Mary now put a cautious foot into not only the politics of Scotland, but also that of England and France. In Scotland she realised that the downfall of Huntly had worked to the personal advantage of Moray, whose power base became stronger. She started to exclude him from her council, using Lethington as her chief adviser and appointing Morton as chancellor. Then, at the end of December 1562, she gave Lethington instructions to offer her services to Elizabeth as an arbitrator between Guise and Condé – ‘to see the matter amicably compounded and taken up to the reasonable and honourable content of both parties . . . we would be glad to become a mediatrix’ – and also to ensure that Mary’s claim to the throne was brought before the English parliament. How Mary, a Catholic Guise, ever thought she could be acceptable either to Condé or to Catherine is unfathomable, and, on the second point, she and Lethington must have known that Cecil was manoeuvring to put a Bill to parliament specifically excluding her from the succession. Then, in January 1563, she fired off three letters. The first, on 29 January, was to Montmorency, the constable, who had been taken prisoner by Condé at the Battle of Dreux in December, sympathising with him on his imprisonment. Since she did not write to Condé, who had coincidentally also been taken prisoner at the same battle,
her powers as a ‘mediatrix’ are seen to be limited. The second letter was to her uncle, the Cardinal of Lorraine, who was about to visit Pope Pius IV, asking him to assure His Holiness that she would rather die than change her faith and give protection to heresy, and that it was her determination to reintroduce the Catholic faith to Scotland and obey all the recommendations of the Council of Trent. The third letter was to Pope Pius IV himself, reiterating what she had told her uncle. The latter two letters were written in Italian, a tongue in which Mary was not fluent, although she would have learnt some of it when a child; the letters would have been polished by David Rizzio, now no longer just a singer in the Chapel Royal but Mary’s Italian secretary and soon to replace Raulet, her private secretary. However, throughout her time in Scotland Mary made only token efforts to accommodate the Catholic faith, although she was properly protective of the Catholics in Scotland and did make efforts to prevent their persecution. Her letters to Pius were merely empty promises. Her confusion of loyalties is evident and any idea that she could involve herself in international, or even local, politics can be seen to be absurd.

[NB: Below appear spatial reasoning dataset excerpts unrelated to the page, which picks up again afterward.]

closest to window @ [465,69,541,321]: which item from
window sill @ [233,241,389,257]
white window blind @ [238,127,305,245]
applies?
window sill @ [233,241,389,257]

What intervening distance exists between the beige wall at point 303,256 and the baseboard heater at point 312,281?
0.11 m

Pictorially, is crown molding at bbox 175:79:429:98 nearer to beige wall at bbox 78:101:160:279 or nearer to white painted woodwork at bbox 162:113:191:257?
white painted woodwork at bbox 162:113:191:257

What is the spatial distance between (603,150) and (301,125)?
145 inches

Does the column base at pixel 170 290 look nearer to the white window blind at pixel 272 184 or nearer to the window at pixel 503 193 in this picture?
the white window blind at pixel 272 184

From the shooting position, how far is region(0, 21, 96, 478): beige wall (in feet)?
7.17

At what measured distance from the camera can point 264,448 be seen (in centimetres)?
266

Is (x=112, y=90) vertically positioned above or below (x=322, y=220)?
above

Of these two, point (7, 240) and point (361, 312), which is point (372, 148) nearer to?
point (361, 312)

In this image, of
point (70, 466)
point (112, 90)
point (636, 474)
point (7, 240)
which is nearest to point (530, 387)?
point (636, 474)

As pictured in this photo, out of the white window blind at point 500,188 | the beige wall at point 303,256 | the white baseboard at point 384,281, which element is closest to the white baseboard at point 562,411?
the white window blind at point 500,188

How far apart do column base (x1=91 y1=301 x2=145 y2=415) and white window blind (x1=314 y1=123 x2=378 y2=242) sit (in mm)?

The advancement of Rizzio and the continued maintenance of Mary’s largely French personal household made it obvious that her heart was not wholly in Scotland. Her close family were all in France and she claimed to think in French, not Scots. She also favoured the courtliness of France, with its florid compliments and meaningless flirtations, habits which her Scots council found unnecessarily exotic in their sovereign, while Mary longed for the artificial elegance of Chenonceau.